Task objective. Rewrite the entries below with "faucet handle" changed to "tap handle" wherever it occurs, keeping everything else the same. Omit the pictures.

--- start Data listing ---

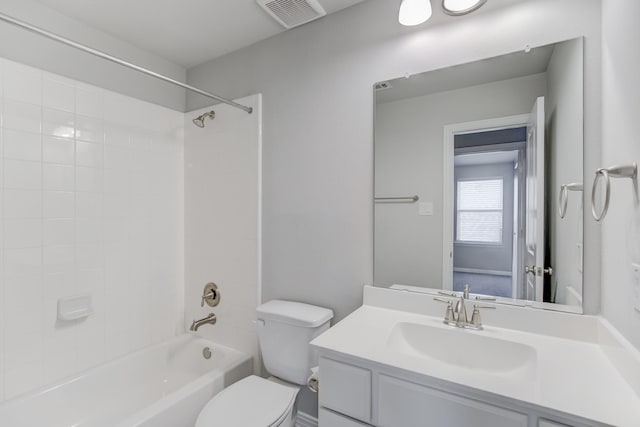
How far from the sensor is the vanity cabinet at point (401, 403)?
0.85 meters

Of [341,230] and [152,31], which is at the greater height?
[152,31]

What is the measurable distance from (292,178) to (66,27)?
4.99 feet

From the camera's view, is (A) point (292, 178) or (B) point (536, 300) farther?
(A) point (292, 178)

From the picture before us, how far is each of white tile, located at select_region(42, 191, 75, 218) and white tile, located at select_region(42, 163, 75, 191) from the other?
0.11ft

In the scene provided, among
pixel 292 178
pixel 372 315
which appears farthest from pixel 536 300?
pixel 292 178

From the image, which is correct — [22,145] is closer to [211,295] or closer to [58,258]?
[58,258]

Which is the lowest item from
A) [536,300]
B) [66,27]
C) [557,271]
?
[536,300]

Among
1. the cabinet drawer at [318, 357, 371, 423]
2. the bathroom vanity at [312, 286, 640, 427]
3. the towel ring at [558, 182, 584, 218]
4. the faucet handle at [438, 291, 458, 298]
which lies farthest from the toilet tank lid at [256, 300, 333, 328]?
the towel ring at [558, 182, 584, 218]

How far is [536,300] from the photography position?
126 centimetres

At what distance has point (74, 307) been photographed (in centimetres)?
176

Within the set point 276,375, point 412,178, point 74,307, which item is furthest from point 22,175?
point 412,178

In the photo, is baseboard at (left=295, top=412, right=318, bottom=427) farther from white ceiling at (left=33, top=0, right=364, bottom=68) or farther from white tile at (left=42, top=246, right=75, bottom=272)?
white ceiling at (left=33, top=0, right=364, bottom=68)

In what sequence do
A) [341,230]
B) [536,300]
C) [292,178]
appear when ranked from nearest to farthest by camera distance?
[536,300], [341,230], [292,178]

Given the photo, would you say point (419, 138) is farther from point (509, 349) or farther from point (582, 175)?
point (509, 349)
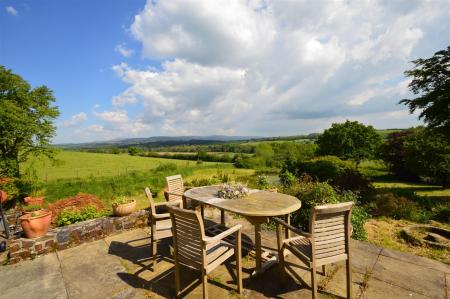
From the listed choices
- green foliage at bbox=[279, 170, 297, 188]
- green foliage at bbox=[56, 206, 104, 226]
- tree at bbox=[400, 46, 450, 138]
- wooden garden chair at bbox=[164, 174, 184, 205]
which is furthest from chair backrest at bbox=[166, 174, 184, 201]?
tree at bbox=[400, 46, 450, 138]

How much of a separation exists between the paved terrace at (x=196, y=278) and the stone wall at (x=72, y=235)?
200 mm

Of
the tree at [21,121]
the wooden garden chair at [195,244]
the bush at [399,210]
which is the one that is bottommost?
the bush at [399,210]

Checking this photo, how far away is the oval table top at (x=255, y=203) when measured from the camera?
9.80 feet

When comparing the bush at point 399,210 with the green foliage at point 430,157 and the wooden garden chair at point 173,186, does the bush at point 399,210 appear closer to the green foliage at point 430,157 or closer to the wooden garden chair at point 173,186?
the wooden garden chair at point 173,186

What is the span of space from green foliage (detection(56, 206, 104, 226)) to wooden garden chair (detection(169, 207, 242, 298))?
10.9 feet

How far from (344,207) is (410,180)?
28.0m

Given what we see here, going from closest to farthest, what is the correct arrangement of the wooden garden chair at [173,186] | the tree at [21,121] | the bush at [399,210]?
1. the wooden garden chair at [173,186]
2. the bush at [399,210]
3. the tree at [21,121]

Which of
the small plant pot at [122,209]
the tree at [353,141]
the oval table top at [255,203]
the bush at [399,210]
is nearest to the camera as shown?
the oval table top at [255,203]

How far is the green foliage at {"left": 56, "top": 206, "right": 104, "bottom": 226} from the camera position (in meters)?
4.74

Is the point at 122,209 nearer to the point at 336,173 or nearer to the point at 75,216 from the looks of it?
the point at 75,216

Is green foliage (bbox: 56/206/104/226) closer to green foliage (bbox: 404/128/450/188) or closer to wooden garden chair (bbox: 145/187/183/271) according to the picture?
wooden garden chair (bbox: 145/187/183/271)

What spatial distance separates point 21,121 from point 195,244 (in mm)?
11356

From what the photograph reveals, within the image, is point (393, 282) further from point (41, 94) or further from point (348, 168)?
point (41, 94)

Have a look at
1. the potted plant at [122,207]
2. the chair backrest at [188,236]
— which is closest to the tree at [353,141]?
the potted plant at [122,207]
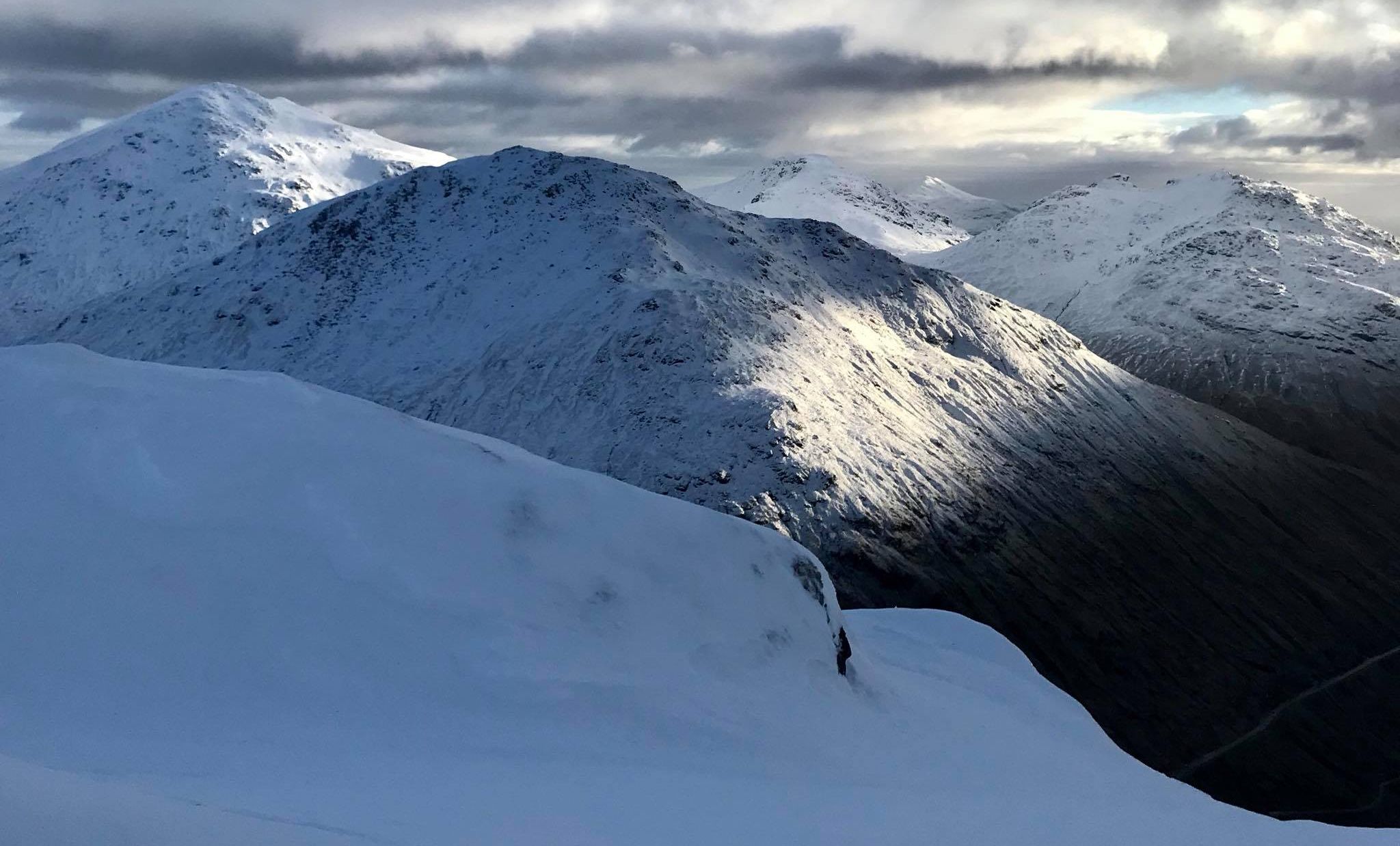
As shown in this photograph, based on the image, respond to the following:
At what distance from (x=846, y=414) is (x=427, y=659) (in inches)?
2475

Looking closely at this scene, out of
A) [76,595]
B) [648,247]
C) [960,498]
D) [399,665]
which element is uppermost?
[76,595]

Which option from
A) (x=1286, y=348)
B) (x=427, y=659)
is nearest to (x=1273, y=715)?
(x=427, y=659)

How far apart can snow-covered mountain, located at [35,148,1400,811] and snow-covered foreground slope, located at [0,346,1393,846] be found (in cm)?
4367

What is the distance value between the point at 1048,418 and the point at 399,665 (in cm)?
8454

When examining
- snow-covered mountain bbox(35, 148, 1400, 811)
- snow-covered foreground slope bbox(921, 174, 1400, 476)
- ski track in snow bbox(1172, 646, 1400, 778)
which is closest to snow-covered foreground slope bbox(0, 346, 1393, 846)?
snow-covered mountain bbox(35, 148, 1400, 811)

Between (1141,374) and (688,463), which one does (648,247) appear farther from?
(1141,374)

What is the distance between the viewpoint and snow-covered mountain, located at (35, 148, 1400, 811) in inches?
2699

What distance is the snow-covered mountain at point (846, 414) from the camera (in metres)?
68.6

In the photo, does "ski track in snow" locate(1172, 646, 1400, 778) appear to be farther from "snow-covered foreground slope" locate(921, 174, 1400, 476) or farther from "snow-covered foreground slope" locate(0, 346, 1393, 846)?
"snow-covered foreground slope" locate(921, 174, 1400, 476)

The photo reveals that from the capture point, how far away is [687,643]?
60.4 feet

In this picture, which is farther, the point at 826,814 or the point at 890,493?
the point at 890,493

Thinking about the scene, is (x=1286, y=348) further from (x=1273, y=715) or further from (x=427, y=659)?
(x=427, y=659)

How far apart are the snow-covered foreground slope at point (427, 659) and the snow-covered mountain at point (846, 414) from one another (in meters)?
43.7

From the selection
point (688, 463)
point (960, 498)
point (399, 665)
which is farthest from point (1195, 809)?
point (960, 498)
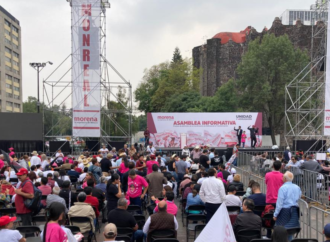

--- end Data listing ---

Task result.
How far from the sensor is the vanity cabinet at point (401, 403)?
0.85 meters

Of [341,230] and [152,31], which is at the greater height?
[152,31]

What is the measurable distance from (292,178) to (66,27)?
4.99 feet

From the camera's view, is (A) point (292, 178) or (B) point (536, 300) farther?
(A) point (292, 178)

From the picture before us, how far is each of white tile, located at select_region(42, 191, 75, 218) and white tile, located at select_region(42, 163, 75, 191) from the other?
0.11ft

In the scene provided, among
pixel 292 178
pixel 372 315
which appears farthest from pixel 536 300?
pixel 292 178

From the image, which is correct — [22,145] is closer to [211,295] or closer to [58,258]?
[58,258]

Which is the lowest item from
A) [536,300]
B) [66,27]
C) [557,271]
?
[536,300]

Among
1. the cabinet drawer at [318, 357, 371, 423]
2. the bathroom vanity at [312, 286, 640, 427]
3. the towel ring at [558, 182, 584, 218]
4. the tap handle at [438, 291, 458, 298]
which lies farthest from the toilet tank lid at [256, 300, 333, 328]?
the towel ring at [558, 182, 584, 218]

How far is [536,300] from the photography position?
126 centimetres

At what distance has point (74, 307) been photographed (in centimetres)?
176

Within the set point 276,375, point 412,178, point 74,307, which item is furthest from point 22,175?
point 412,178

In the photo, is baseboard at (left=295, top=412, right=318, bottom=427) farther from white ceiling at (left=33, top=0, right=364, bottom=68) or farther from white tile at (left=42, top=246, right=75, bottom=272)?
white ceiling at (left=33, top=0, right=364, bottom=68)

In what sequence do
A) [341,230]
B) [536,300]
C) [292,178]
appear when ranked from nearest to farthest by camera distance?
[536,300], [341,230], [292,178]

Given the photo, would you say point (419, 138) is farther from point (509, 349) or farther from point (582, 175)?
point (509, 349)
From the listed choices
- green foliage at bbox=[279, 170, 297, 188]
- green foliage at bbox=[56, 206, 104, 226]
- tree at bbox=[400, 46, 450, 138]
- wooden garden chair at bbox=[164, 174, 184, 205]
which is furthest from chair backrest at bbox=[166, 174, 184, 201]?
tree at bbox=[400, 46, 450, 138]

How much of a separation exists between the paved terrace at (x=196, y=278) and the stone wall at (x=72, y=235)?
200 mm

Of
the tree at [21,121]
the wooden garden chair at [195,244]
the bush at [399,210]
which is the one that is bottommost?
the bush at [399,210]

Checking this photo, how far away is the oval table top at (x=255, y=203) when measured from the camera?
9.80 feet

When comparing the bush at point 399,210 with the green foliage at point 430,157 and the wooden garden chair at point 173,186, does the bush at point 399,210 appear closer to the green foliage at point 430,157 or closer to the wooden garden chair at point 173,186?
the wooden garden chair at point 173,186

What is the span of space from green foliage (detection(56, 206, 104, 226)) to wooden garden chair (detection(169, 207, 242, 298))?
10.9 feet

How far from (344,207) is (410,180)?
28.0m

Given what we see here, going from closest to farthest, what is the correct arrangement of the wooden garden chair at [173,186] | the tree at [21,121] | the bush at [399,210]?
1. the wooden garden chair at [173,186]
2. the bush at [399,210]
3. the tree at [21,121]

Which of
the small plant pot at [122,209]
the tree at [353,141]
the oval table top at [255,203]
the bush at [399,210]
is nearest to the camera as shown?
the oval table top at [255,203]

How far is the green foliage at {"left": 56, "top": 206, "right": 104, "bottom": 226} from the camera position (in meters)?
4.74

Is the point at 122,209 nearer to the point at 336,173 or nearer to the point at 75,216 from the looks of it?
the point at 75,216

Is green foliage (bbox: 56/206/104/226) closer to green foliage (bbox: 404/128/450/188) or closer to wooden garden chair (bbox: 145/187/183/271) according to the picture?
wooden garden chair (bbox: 145/187/183/271)

What spatial distance separates point 21,121 from point 195,244 (in mm)?
11356

From what the photograph reveals, within the image, is point (393, 282) further from point (41, 94) or further from point (348, 168)?
point (41, 94)

Have a look at
1. the potted plant at [122,207]
2. the chair backrest at [188,236]
— which is closest to the tree at [353,141]?
the potted plant at [122,207]
As shown in this photograph, based on the image, respond to the following:
At what distance from (x=846, y=414) is (x=427, y=659) (in inches)?
2475

Looking closely at this scene, out of
A) [76,595]
B) [648,247]
C) [960,498]
D) [399,665]
which element is uppermost?
[76,595]

Which option from
A) (x=1286, y=348)
B) (x=427, y=659)
is nearest to (x=1273, y=715)?
(x=427, y=659)

How far apart can snow-covered mountain, located at [35,148,1400,811] and snow-covered foreground slope, located at [0,346,1393,846] be found (in cm)?
4367

What is the distance value between the point at 1048,418 and the point at 399,665 (in cm)?
8454

When examining
- snow-covered mountain bbox(35, 148, 1400, 811)
- snow-covered foreground slope bbox(921, 174, 1400, 476)
- ski track in snow bbox(1172, 646, 1400, 778)
which is closest to snow-covered foreground slope bbox(0, 346, 1393, 846)?
snow-covered mountain bbox(35, 148, 1400, 811)

Between (1141,374) and (688,463), which one does (648,247) appear farther from?
(1141,374)

What is the distance between the viewpoint and snow-covered mountain, located at (35, 148, 1400, 811) in inches?
2699

What distance is the snow-covered mountain at point (846, 414) from the camera (in metres)?
68.6

In the photo, does "ski track in snow" locate(1172, 646, 1400, 778) appear to be farther from "snow-covered foreground slope" locate(921, 174, 1400, 476) or farther from "snow-covered foreground slope" locate(0, 346, 1393, 846)?
"snow-covered foreground slope" locate(921, 174, 1400, 476)

The photo reveals that from the capture point, how far away is [687,643]?
60.4 feet

In this picture, which is farther, the point at 826,814 or the point at 890,493?
the point at 890,493

Thinking about the scene, is (x=1286, y=348) further from (x=1273, y=715) or further from (x=427, y=659)?
(x=427, y=659)

How far apart are the snow-covered foreground slope at point (427, 659) and the snow-covered mountain at point (846, 414) from one another (in meters)?
43.7

From the selection
point (688, 463)
point (960, 498)
point (399, 665)
which is farthest from point (1195, 809)?
point (960, 498)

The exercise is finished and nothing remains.